Off-Ice Core Strength Training – Part 1 (Matthew Blair Davis)

Figure skating strength and conditioning expert Matthew Blair Davis beings a discussion about core training for figure skaters. Matthew explains that he wants to train figure skaters to have a stronger core when their body is vertical, because that’s how skaters need to be stronger.  He says, “I’m a huge believer that when you train core on a figure skater you want to be on your feet, because the only time a figure skater on the ice is not on their feet… you’re making mistakes.” He also explains that figure skaters need stability and the ability to stop rotation. He says, “Figure skaters are great at creating rotation, but sometimes they’re not so good at stopping rotation.”

The exercise in this video uses a TRX Rip Trainer. [A rip trainer is available online for about $150. But a poor man’s rip trainer can be built using a baseball bat or a broom and a stretch resistance band.  A “red” stretch resistance band can be purchased for about $11. Note that home-made rip trainers are not as safe as the real thing! Some strength trainers use only resistance bands to perform similar exercises.]

For the exercise, Matthew has the skater get into a split stance with the back heel up. The leg on the side with the rip trainer elastic is the one that is back. The skater brings the stick to the side of the body and there is still tension on the cord throughout. The opposite arm starts fully extended and the other arm is bent. The skater then presses the arms out in front while maintaining core stability. The skater should breathe in while taking the rip trainer back, and out when driving it forward. The movement back is slow and controlled and the movement forward is more aggressive.
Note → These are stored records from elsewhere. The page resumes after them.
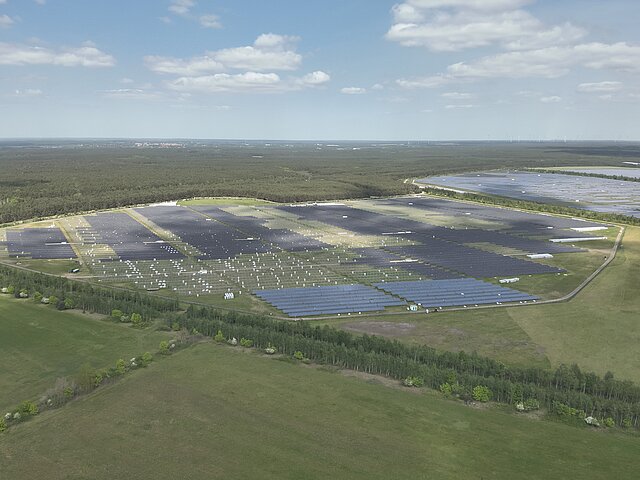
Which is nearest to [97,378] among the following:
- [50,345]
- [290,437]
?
[50,345]

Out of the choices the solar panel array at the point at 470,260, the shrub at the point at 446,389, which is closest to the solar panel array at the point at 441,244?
the solar panel array at the point at 470,260

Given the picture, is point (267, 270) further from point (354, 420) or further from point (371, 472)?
point (371, 472)

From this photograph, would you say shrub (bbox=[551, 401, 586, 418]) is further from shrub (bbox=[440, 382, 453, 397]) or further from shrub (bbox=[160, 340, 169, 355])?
shrub (bbox=[160, 340, 169, 355])

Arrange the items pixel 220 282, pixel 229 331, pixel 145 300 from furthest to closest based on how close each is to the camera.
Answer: pixel 220 282, pixel 145 300, pixel 229 331

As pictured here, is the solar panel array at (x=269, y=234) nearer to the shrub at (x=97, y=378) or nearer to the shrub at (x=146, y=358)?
the shrub at (x=146, y=358)

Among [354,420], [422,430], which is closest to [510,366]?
[422,430]

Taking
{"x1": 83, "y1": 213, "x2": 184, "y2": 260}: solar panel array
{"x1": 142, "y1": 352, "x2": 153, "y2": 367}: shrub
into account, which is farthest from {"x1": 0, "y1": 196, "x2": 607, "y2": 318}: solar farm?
{"x1": 142, "y1": 352, "x2": 153, "y2": 367}: shrub
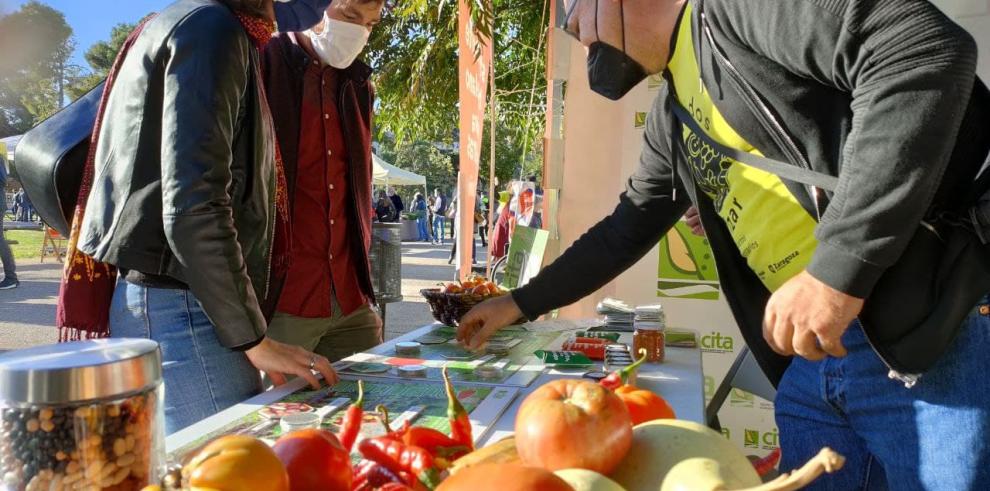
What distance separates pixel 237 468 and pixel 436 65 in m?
9.12

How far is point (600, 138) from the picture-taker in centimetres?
477

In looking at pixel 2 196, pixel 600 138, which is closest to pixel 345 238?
pixel 600 138

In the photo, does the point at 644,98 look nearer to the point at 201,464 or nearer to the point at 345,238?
the point at 345,238

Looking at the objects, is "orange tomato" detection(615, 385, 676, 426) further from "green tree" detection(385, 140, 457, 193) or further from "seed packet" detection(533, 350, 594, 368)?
"green tree" detection(385, 140, 457, 193)

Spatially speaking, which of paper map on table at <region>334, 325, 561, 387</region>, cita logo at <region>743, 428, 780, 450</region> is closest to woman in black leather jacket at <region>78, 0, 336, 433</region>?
paper map on table at <region>334, 325, 561, 387</region>

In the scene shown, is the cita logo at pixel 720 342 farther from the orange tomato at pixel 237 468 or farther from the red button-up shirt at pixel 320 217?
the orange tomato at pixel 237 468

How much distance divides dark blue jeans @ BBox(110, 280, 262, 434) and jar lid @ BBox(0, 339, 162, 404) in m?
0.76

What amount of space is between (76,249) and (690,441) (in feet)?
5.06

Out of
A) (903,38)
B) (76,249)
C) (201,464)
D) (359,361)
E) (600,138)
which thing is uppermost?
(600,138)

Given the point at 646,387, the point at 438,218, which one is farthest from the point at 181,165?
the point at 438,218

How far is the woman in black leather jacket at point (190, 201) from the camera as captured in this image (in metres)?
1.55

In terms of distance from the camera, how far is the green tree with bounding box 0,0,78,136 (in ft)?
155

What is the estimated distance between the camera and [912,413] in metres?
1.26

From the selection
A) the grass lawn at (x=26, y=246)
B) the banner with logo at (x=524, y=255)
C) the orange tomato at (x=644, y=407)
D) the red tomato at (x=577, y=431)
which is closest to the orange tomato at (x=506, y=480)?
the red tomato at (x=577, y=431)
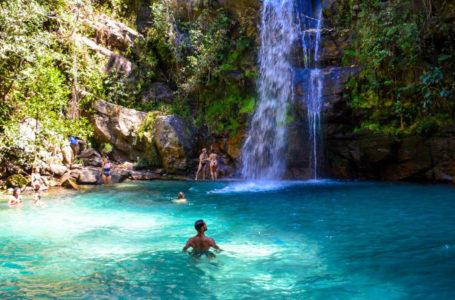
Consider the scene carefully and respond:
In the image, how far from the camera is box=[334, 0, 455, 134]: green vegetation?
13.5 metres

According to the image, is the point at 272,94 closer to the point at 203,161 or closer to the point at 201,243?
the point at 203,161

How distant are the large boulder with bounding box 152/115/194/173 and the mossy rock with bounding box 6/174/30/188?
6.13 meters

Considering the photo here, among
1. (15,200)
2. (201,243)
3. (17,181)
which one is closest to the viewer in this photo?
(201,243)

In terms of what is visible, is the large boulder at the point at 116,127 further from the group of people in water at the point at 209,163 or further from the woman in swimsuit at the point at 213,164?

Matthew explains that the biggest mistake he sees when skaters perform this exercise is “too much turning of the hips.” The hips should remain square and stationary throughout.  He says, “Nothing happens from the middle of the body down.” This works the muscles in the abdomen and the glutes to make sure there is no extra rotation.

As an important reminder, Matthew notes that a skater should train both sides of the body equally. He doesn’t count repetitions for this exercise, but instead focuses on time. He has the skater repeat the movements for 45 seconds on one side, then 45 seconds on the other.